Twelver Shia scholars (such as Shaykh Tusi) did not consider Alawites as Shia Muslims while condemning their heretical beliefs.

However, during the Ba'athist rule, Hafez al-Assad (1971–2000) and his son and successor Bashar al-Assad (2000–2024) pressed their fellow Alawites "to behave like 'regular Muslims', shedding (or at least concealing) their distinctive aspects". During the early 1970s, a booklet, al-'Alawiyyun Shi'atu Ahl al-Bait (lit. 'The Alawites are Followers of the Household of the Prophet') was published, which was "signed by numerous 'Alawi' men of religion", described the doctrines of the Imami Shia as Alawite. The relationship between Alawite-ruled Ba'athist Syria and Khomeinist Iran has been described as a "marriage of convenience" due to the former being ruled by the secularist Arab Socialist Ba'ath party and the latter by the anti-secular Twelver Shi'ite clergy. The alliance was established during the Iran-Iraq war in the 1980s, when Hafez al-Assad backed Iran against his Iraqi Ba'athist rivals, departing from the consensus of the rest of the Arab world. Iranian-backed militant groups like Hezbollah, Liwa Fatemeyoun, etc., have been acting as proxy forces for the Assad regime in various conflicts in the region, such as the Lebanese Civil War, the 2006 Lebanon War and the Syrian civil war.

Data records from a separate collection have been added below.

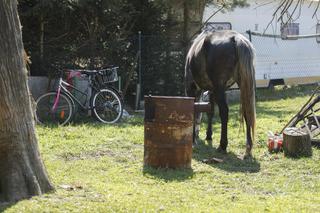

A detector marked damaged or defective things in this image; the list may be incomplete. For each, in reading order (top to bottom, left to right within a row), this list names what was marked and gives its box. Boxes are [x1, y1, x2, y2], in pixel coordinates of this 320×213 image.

rusty metal barrel [144, 95, 194, 169]
rust on barrel [144, 95, 194, 169]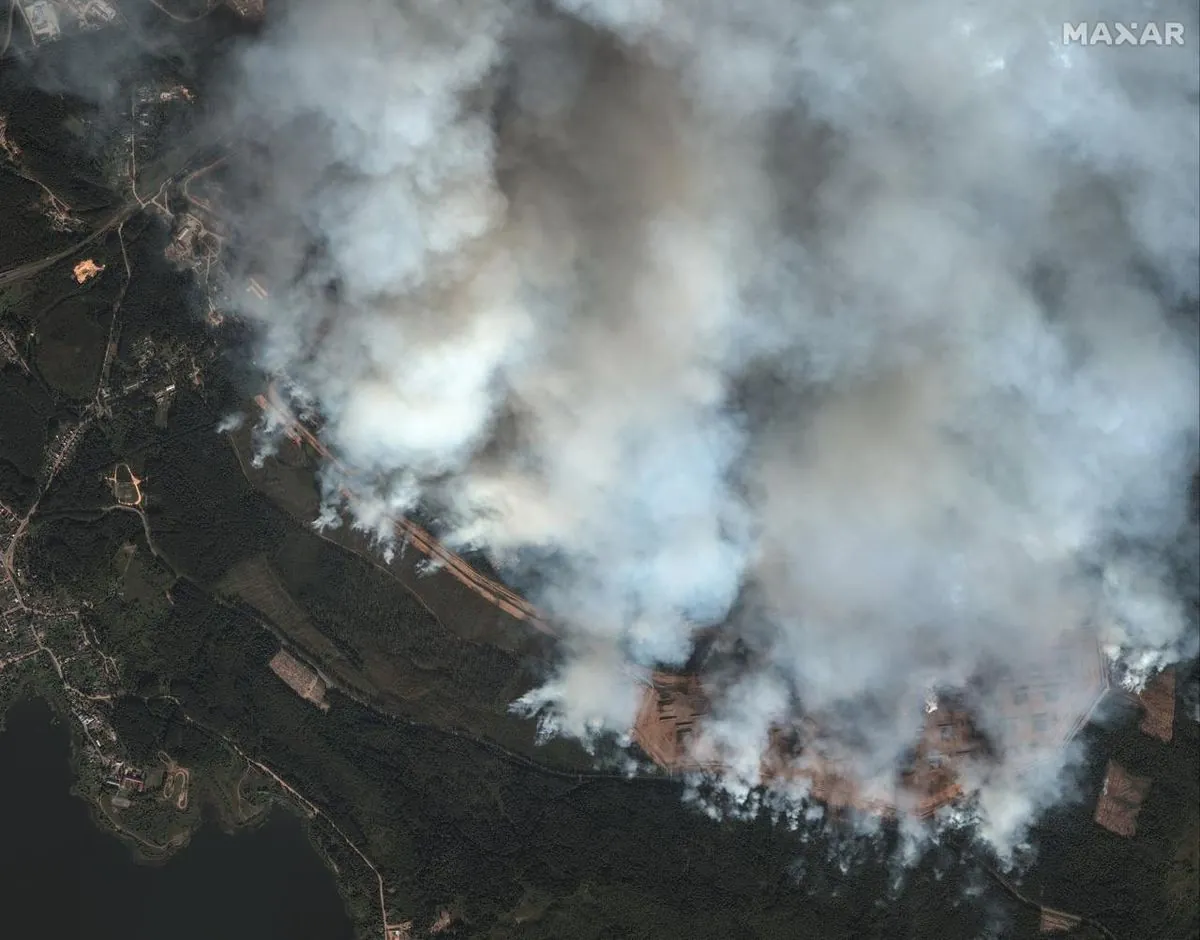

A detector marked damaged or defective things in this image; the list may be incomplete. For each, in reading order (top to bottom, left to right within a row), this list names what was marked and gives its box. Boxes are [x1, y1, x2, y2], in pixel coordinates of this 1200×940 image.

explosion damage [211, 1, 1192, 852]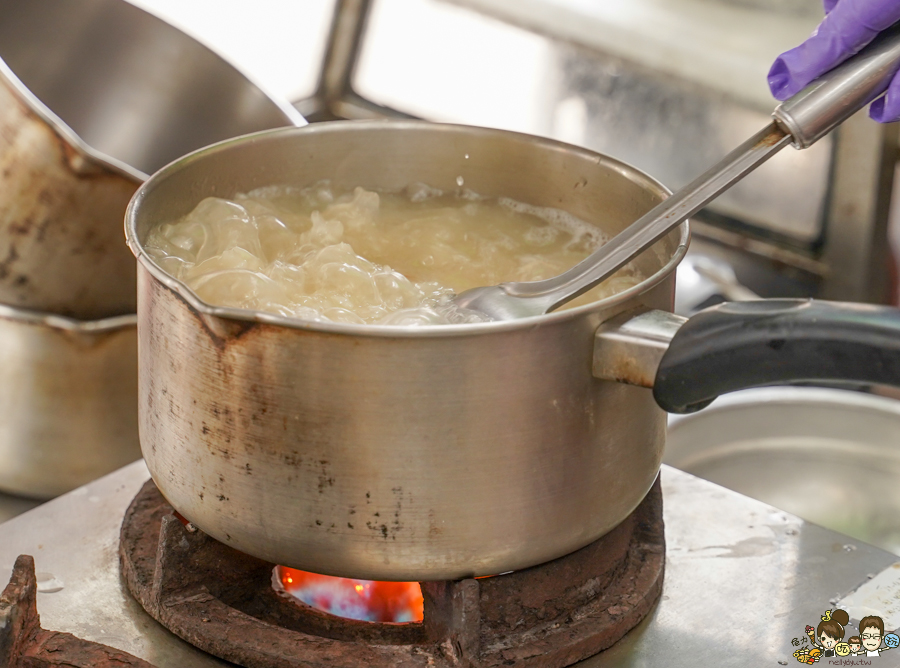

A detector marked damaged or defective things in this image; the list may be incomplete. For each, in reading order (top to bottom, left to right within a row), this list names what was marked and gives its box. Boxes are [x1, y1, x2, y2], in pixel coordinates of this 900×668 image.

rusty cast iron burner grate [119, 480, 664, 668]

Some sources have discussed the "Sunnification" of Alawites under the Ba'athist-led regime. Joshua Landis, director of the Center for Middle East Studies, writes that Hafez al-Assad "tried to turn Alawites into 'good' (read Sunnified) Muslims in exchange for preserving a modicum of secularism and tolerance in society". On the other hand, al-Assad "declared the Alawites to be nothing but Twelver Shiites". In a paper, "Islamic Education in Syria", Landis wrote that "no mention" is made in Syrian textbooks, controlled by the Ba'athist-led regime, of Alawites, Druze, Ismailis or Shia Islam; Islam was presented as a monolithic religion. Alawites currently number around 4 million in the world.